蛍草・あお花などとも呼ばれる。この歌の眼目は、染料にも使われる月草
の花の青い色が今朝の空の色よりも「深い」という感興にある。しかし、
これを審美的な機知による見立てとして味わうだけでなく、空と月草に通
底するなにごとかを感じ取りたい。


 作品125                                                  2017.1
 
一瞬をとぎれた間合はかりいつ
虫の音すだく庭の静けさ 
 
                                                     畑中 千恵子(砂金


 庭の草むらから聞こえてくる虫の声にじっと耳を澄ませている。
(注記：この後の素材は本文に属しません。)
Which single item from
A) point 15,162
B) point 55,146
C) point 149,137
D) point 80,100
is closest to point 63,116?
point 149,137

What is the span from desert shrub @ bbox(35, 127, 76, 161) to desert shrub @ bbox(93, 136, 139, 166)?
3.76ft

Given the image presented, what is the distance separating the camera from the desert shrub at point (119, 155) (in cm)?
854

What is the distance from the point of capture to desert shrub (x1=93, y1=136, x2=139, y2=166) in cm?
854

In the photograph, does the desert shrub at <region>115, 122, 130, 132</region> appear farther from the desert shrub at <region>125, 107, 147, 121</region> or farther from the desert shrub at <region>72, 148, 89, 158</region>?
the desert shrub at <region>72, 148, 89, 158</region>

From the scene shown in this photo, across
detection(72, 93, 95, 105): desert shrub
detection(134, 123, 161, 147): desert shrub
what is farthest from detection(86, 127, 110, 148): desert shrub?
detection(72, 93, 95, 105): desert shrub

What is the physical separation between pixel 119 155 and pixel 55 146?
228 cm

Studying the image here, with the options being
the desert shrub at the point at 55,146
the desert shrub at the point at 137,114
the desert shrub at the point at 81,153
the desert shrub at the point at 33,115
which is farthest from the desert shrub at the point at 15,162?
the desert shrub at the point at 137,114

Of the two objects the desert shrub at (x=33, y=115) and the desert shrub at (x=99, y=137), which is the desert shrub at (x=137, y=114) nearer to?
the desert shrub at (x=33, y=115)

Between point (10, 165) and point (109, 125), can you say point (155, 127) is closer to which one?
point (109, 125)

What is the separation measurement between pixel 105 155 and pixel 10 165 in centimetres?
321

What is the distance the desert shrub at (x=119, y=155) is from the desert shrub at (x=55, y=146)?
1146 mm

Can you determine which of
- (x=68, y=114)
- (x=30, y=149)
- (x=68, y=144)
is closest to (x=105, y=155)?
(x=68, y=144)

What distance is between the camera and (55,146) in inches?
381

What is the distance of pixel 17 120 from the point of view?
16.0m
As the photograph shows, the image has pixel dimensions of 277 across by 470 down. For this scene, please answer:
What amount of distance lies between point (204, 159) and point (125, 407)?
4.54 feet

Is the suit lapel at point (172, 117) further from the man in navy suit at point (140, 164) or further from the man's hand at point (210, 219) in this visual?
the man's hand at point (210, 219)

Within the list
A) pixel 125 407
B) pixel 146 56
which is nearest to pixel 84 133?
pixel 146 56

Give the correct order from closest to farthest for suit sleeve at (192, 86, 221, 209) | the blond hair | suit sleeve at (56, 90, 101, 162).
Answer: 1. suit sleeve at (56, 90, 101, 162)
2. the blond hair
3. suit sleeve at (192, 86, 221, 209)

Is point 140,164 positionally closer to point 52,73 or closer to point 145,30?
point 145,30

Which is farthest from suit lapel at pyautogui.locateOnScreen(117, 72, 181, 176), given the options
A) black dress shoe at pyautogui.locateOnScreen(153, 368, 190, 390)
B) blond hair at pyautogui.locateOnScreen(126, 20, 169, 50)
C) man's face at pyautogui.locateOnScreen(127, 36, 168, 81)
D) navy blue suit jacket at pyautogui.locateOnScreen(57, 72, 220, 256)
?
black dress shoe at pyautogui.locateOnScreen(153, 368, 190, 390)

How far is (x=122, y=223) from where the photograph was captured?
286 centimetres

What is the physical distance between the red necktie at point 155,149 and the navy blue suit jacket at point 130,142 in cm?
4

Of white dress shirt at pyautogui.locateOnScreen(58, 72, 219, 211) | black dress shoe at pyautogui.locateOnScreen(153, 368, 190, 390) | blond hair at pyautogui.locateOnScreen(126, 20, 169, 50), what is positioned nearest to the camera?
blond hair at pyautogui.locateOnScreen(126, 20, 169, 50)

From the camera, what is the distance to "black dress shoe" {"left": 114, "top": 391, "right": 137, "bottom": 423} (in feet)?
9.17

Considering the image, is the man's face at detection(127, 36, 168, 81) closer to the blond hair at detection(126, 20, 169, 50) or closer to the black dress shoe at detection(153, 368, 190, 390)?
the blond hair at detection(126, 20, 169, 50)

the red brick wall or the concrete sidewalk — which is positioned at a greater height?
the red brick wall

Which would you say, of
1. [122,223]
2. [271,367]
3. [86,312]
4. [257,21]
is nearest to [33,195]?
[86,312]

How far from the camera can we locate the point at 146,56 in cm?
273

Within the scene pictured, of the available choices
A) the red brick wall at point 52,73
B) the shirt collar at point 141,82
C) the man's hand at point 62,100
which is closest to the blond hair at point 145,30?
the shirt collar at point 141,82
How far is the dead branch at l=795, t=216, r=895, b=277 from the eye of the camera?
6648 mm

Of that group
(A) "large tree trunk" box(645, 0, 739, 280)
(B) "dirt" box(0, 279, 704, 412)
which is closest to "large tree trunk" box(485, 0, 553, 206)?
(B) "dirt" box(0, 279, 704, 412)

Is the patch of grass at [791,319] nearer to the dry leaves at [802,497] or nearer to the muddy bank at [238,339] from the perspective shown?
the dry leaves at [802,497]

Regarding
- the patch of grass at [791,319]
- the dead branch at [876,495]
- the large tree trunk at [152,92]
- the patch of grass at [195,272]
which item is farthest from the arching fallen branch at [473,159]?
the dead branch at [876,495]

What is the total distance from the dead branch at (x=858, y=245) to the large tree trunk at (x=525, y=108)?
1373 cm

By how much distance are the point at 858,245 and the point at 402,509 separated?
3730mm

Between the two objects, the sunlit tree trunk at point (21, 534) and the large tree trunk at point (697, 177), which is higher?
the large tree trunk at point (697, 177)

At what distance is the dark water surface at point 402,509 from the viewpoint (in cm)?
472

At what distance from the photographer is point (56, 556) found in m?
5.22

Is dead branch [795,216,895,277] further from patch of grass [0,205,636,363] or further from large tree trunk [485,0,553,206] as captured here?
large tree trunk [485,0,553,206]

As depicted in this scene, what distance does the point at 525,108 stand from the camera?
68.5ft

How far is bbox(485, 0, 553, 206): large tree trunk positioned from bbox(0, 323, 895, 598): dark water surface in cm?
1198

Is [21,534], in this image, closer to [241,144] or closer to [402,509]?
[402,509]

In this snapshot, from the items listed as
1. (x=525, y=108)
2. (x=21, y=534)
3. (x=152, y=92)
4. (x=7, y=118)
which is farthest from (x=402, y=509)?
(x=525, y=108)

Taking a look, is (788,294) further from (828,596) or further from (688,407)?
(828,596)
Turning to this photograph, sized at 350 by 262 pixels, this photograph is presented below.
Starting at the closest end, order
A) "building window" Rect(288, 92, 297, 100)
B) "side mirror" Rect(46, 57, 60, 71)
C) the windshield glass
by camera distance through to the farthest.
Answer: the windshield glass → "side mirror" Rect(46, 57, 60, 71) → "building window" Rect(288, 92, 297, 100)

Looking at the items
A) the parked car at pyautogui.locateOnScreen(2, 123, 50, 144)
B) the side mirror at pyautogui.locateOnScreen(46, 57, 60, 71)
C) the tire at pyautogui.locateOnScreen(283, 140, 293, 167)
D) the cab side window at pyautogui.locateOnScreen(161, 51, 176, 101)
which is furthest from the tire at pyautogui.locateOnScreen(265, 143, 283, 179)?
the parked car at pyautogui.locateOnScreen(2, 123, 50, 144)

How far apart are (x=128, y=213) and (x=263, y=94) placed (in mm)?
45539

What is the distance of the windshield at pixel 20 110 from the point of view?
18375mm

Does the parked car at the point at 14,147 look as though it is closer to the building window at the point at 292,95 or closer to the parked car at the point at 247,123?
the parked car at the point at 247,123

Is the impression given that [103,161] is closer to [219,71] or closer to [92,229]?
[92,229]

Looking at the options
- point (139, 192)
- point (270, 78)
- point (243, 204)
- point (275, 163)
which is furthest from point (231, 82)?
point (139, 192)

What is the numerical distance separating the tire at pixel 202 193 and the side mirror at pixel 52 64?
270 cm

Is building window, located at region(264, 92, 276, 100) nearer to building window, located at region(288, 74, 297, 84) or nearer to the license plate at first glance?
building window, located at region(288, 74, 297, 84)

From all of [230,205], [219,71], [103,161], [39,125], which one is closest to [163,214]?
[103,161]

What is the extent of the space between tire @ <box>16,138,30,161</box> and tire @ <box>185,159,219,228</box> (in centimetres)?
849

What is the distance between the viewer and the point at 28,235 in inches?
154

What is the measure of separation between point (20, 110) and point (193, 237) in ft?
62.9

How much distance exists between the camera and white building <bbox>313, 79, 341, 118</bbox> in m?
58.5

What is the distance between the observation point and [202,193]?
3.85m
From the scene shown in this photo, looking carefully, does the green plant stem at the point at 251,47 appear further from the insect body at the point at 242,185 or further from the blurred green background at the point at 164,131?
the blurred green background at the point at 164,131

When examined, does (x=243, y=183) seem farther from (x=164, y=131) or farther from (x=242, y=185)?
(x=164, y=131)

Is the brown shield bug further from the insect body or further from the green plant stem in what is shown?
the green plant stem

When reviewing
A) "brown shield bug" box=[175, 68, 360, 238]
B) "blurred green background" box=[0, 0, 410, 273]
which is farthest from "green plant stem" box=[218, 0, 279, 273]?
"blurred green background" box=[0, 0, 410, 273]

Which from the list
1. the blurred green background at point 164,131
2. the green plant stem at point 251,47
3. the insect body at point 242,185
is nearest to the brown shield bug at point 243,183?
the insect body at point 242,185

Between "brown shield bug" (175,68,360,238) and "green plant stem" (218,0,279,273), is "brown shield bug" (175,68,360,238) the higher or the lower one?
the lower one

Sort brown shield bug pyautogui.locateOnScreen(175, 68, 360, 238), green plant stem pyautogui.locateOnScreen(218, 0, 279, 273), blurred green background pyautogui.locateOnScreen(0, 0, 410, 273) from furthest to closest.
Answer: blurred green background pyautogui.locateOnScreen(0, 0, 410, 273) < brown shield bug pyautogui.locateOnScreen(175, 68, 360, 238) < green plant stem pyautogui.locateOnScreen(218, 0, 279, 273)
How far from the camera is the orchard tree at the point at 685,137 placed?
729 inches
すると、
虫の音は間断なく続いているのではなく、一瞬止まり、その中断の間合を
諮っているかのごとく、再び聞こえてくることに気づいたのである。ひと
つの音を響かせることで逆に静けさを強調するという点で、芭蕉の「古池
や蛙飛び込む水の音」を彷彿とさせるが、虫の音の断続に気づくことで、
それを包む「静寂」そのものに触れる、その詩のリアリティに感じ入る。


 作品126                                                 2017.1
 
やわらかな月のひかりに洗われて
眠りておりぬ幾万の墓 
 
                                                     藤本 美智子(砂金


月明かりの墓地の情景であるが、作者が交感した別なる時間の気配が孕ま
れている。霊園の幾万にも及ぶ墓石に月光が差している、そのことを墓石の
立場から「やわらかな月のひかりに洗われて」と捉えたことが、詩の次元へ
の跳躍台となった。身体を洗うのは水であるが、魂を洗うのはおそらく光な
のだ。生死のけじめのない世界なのかも知れない。


  作品127                                                2017.1
 
日々新たな発見となる気が付けば
 ぎこちなく空気吸っているのだ 
 
                                                     鈴木 宏治(砂金


 日々是新という意味は、過去の経験によるリアクションではなく、新鮮
なこころで物事をレスポンスしたら、身めぐりの全てが日々新たな出会い
となるということである。とくに呼吸はいのちそのものの働きであるが、
人はそれを忘れている。忘れているから呼吸が続けられているとも言える。
作者はこの呼吸の逆説的な神秘に気づき、「ぎこちなく空気吸っている」と、
韜晦気味に納得するのだ。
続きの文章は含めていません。